They should keep updating your Subscriptions.

Like all that Ad-Aware had did when they killed the older version and you can not get the update and then you could get the manual updates and as of last may they stop working but the updates are still there but it seem they only work on the people who paid for a subscription and they were from 1 to I think 4 years. So only time will tell but I think from what has been going on the people that paid for subscriptions are still getting the updates on the older version they did away with.


----------



## win2kpro (Jul 19, 2005)

Well AVG specifically stated in an email; *"Let us inform you, your current AVG Anti-Spyware (1 computer) product will not be updated after December 31st 2008." *Lol, I got taken by *AVG*, i.e. a little over a 1 year subscription for the price of a 2 year subscription.
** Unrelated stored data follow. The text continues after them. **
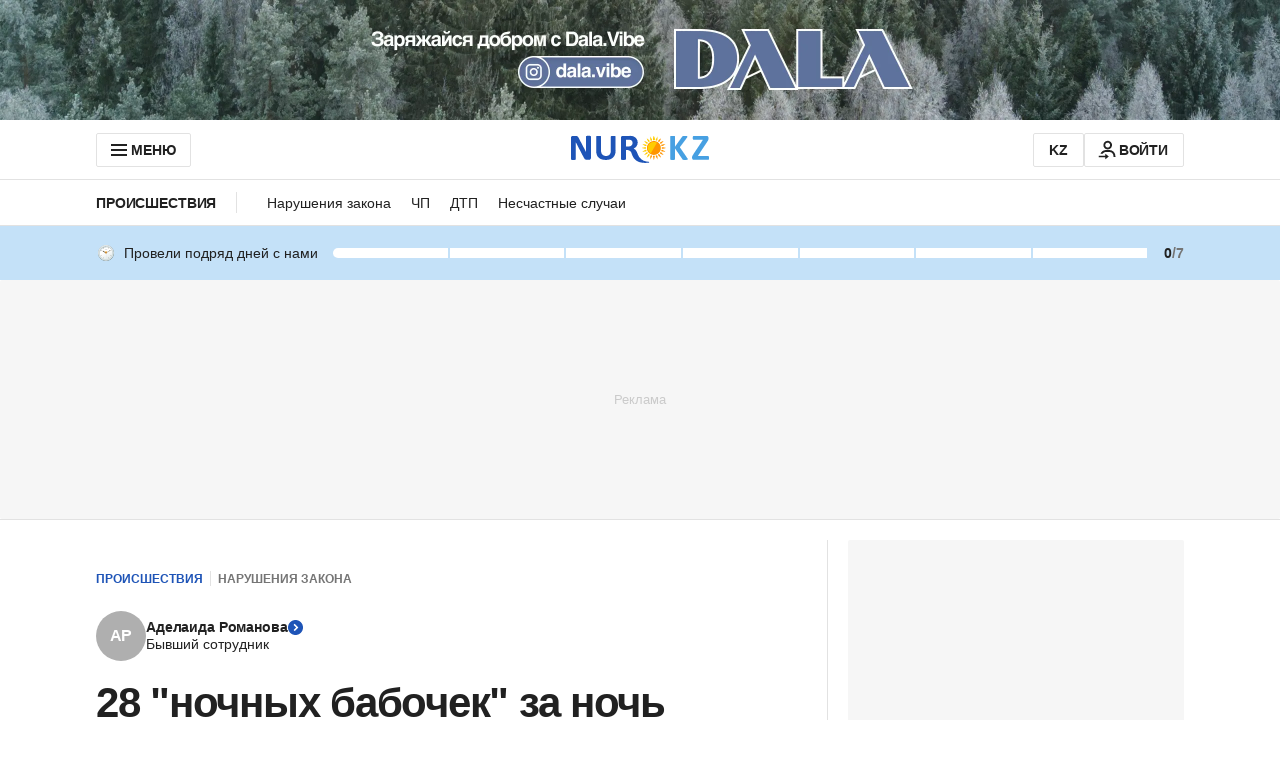

--- FILE ---
content_type: text/html; charset=utf-8
request_url: https://www.google.com/recaptcha/api2/aframe
body_size: 267
content:
<!DOCTYPE HTML><html><head><meta http-equiv="content-type" content="text/html; charset=UTF-8"></head><body><script nonce="gGFbQexXSMI-rM1dkyPQuQ">/** Anti-fraud and anti-abuse applications only. See google.com/recaptcha */ try{var clients={'sodar':'https://pagead2.googlesyndication.com/pagead/sodar?'};window.addEventListener("message",function(a){try{if(a.source===window.parent){var b=JSON.parse(a.data);var c=clients[b['id']];if(c){var d=document.createElement('img');d.src=c+b['params']+'&rc='+(localStorage.getItem("rc::a")?sessionStorage.getItem("rc::b"):"");window.document.body.appendChild(d);sessionStorage.setItem("rc::e",parseInt(sessionStorage.getItem("rc::e")||0)+1);localStorage.setItem("rc::h",'1769899126452');}}}catch(b){}});window.parent.postMessage("_grecaptcha_ready", "*");}catch(b){}</script></body></html>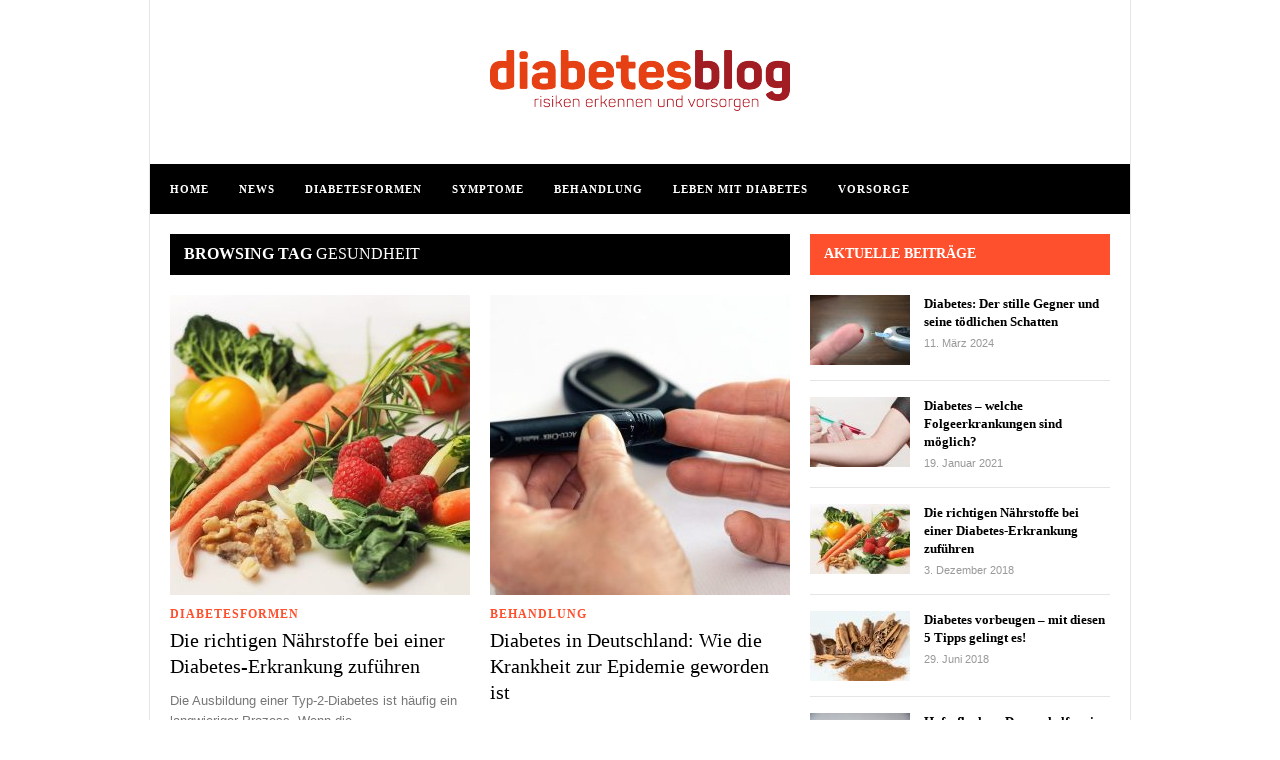

--- FILE ---
content_type: application/javascript
request_url: https://www.dasdiabetesblog.de/wp-content/themes/hickory/js/hickory.js?ver=6.1.1
body_size: 886
content:
jQuery(document).ready(function($) {

	"use strict";

	// Tabs

	//When page loads...
	$('.tabs-wrapper').each(function() {
		$(this).find(".tab_content").hide(); //Hide all content
		$(this).find("ul.tabs li:first").addClass("active").show(); //Activate first tab
		$(this).find(".tab_content:first").show(); //Show first tab content
	});
	
	//On Click Event
	$("ul.tabs li").click(function(e) {
		$(this).parents('.tabs-wrapper').find("ul.tabs li").removeClass("active"); //Remove any "active" class
		$(this).addClass("active"); //Add "active" class to selected tab
		$(this).parents('.tabs-wrapper').find(".tab_content").hide(); //Hide all tab content

		var activeTab = $(this).find("a").attr("href"); //Find the href attribute value to identify the active tab + content
		$(this).parents('.tabs-wrapper').find(activeTab).fadeIn(); //Fade in the active ID content
		
		e.preventDefault();
	});
	
	$("ul.tabs li a").click(function(e) {
		e.preventDefault();
	})
	
	/** Mobile specific */
	if( $('body.responsive').length ) {

		// Mobile menu
		jQuery(document).ready(function () {
			jQuery('#navigation').meanmenu({
			meanScreenWidth: "960",
			meanRevealPosition: "left"
			});
		});
		
	}
	
	/*** Gallery ***/
    jQuery('a.post-gallery').colorbox({rel:"gallery-group"});

    // Flex Slider
    jQuery(window).load(function($){
    	
		if(hick.is_single) {
		jQuery('.flexslider').flexslider({
			animation: "slide",
			controlNav: 'thumbnails',
		});
		} else {
		jQuery('.main-slider').flexslider({
			animation: "slide",
			controlNav: false,
		});
		}
		
		jQuery('.short-slider').flexslider({
			animation: "slide",
			directionNav: true,
			controlNav: true,
		});
		
	});

	// Google Plus Button
	var po = document.createElement('script'); po.type = 'text/javascript'; po.async = true;
	var s = document.getElementsByTagName('script')[0]; s.parentNode.insertBefore(po, s);
	
	// Search
	
	$('#top_search a').on('click', function ( e ) {
		e.preventDefault();
    	$('.show-search').slideToggle('fast');
    });
	
});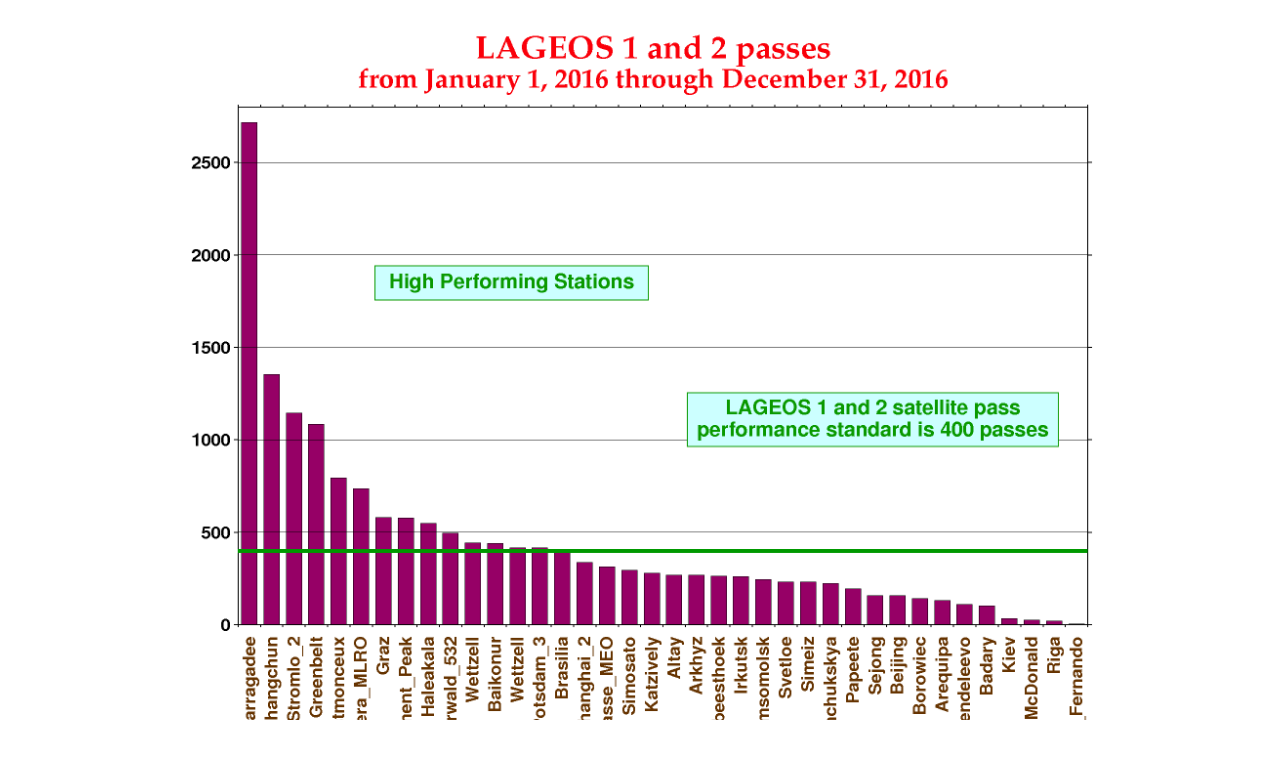

--- FILE ---
content_type: text/html; charset=UTF-8
request_url: https://ilrs.gsfc.nasa.gov/network/system_performance/global_report_cards/1997-2019/monthly/images/2016_12_LAG_pas.html
body_size: 73
content:
<html><center>
<img src=2016_12_LAG_pas.png width=85% >
</center></html>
In any event on January 2nd I will purchase both *Malwarebytes* and *SUPERAntiSpyware* which I have been running manually, and in my opinion are better than *AVG AntiSpyware* anyway.

It just galls the hell out of me to pay for 2 years, and only get a a few days over 1 year of coverage.

*AVG* :down: :down: :down:


----------



## hewee (Oct 26, 2001)

That sticks but what can you do but say good bye to them.
Get the free Avast AV and get "a-squared Anti-Malware" if you want something that does a lot of added things.
I have it for a year alone with lots of other software I won at CastleCops » Security Forums.
Online Armor was one also and that and a-squared Anti-Malware are the two that pop up asking you what you want to do the most so they are out there in front. Was a lot of false things in a-squared Anti-Malware with the newer version that has a AV scanner in it also but that has gotten better.

On the SUPERAntiSpyware I won that also and have a Lifetime subscription.
But when you do a manual update your get that screen telling you today only that has always been around on getting the paid or lifetime cheaper tru that link then look around at there site.


----------



## SIR****TMG (Aug 12, 2003)

We all got this notice and there's nothing you can do . So update to the full deal and you still have it. Old news.... I'm not going to use my 2yrs left on mine. I have norton and love it, super light on the pc.


----------



## RootbeaR (Dec 9, 2006)

SIR****TMG said:


> I have norton and love it, *super light on the pc*.


First time I have ever seen that claim.


----------